(Directive): In the rows below, substitute "icy sidewalk" for "snow-covered sidewalk" and keep everything else unchanged. Leave the pictures out of your answer.
────────────────────────────────────────
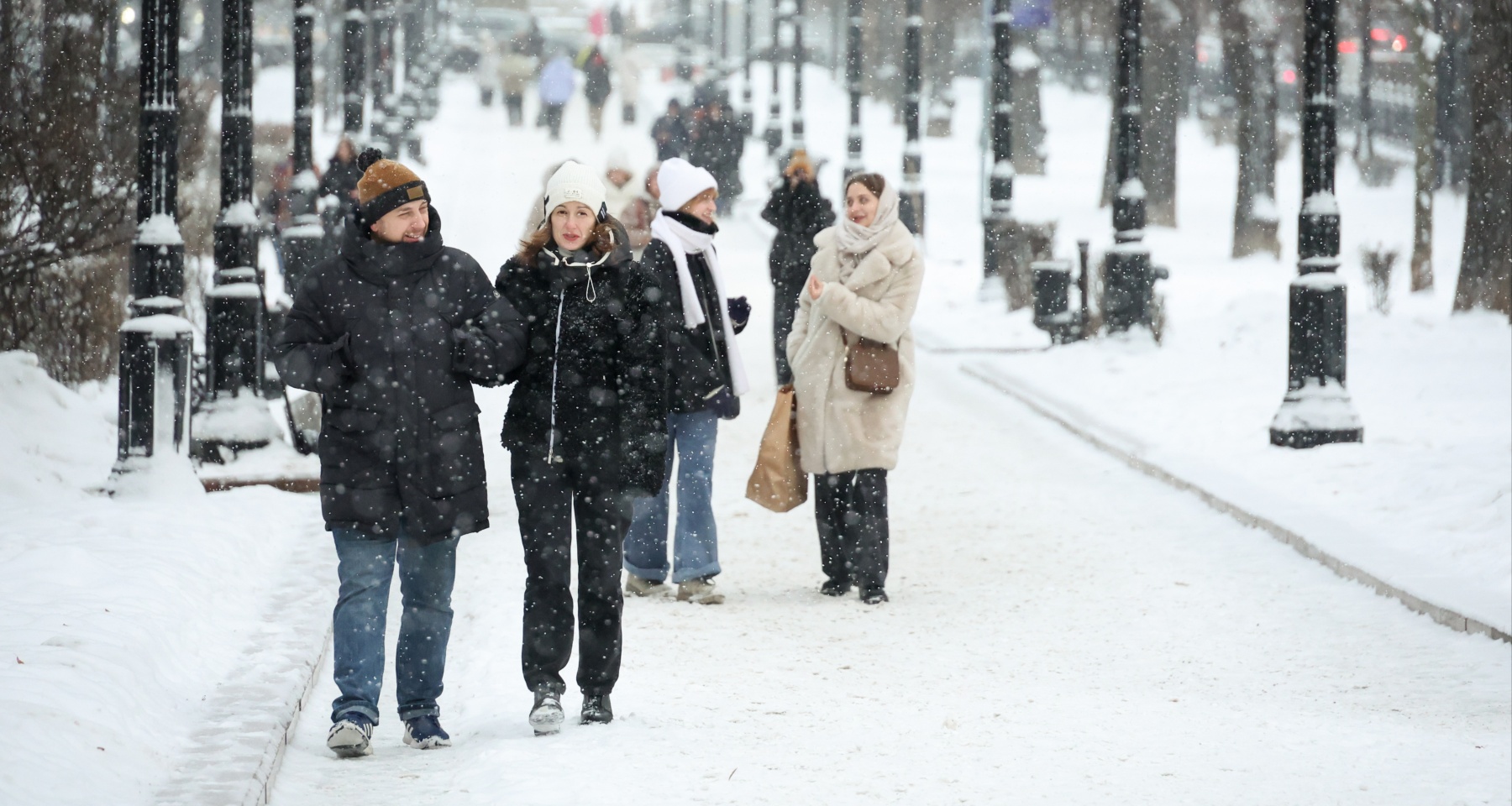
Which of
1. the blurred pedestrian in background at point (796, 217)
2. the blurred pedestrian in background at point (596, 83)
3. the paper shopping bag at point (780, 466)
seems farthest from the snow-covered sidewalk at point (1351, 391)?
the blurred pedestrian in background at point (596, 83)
────────────────────────────────────────
(Task result):
Which of
1. the blurred pedestrian in background at point (796, 217)
2. the blurred pedestrian in background at point (596, 83)
3. the paper shopping bag at point (780, 466)
seems farthest from the icy sidewalk at point (1351, 391)?
the blurred pedestrian in background at point (596, 83)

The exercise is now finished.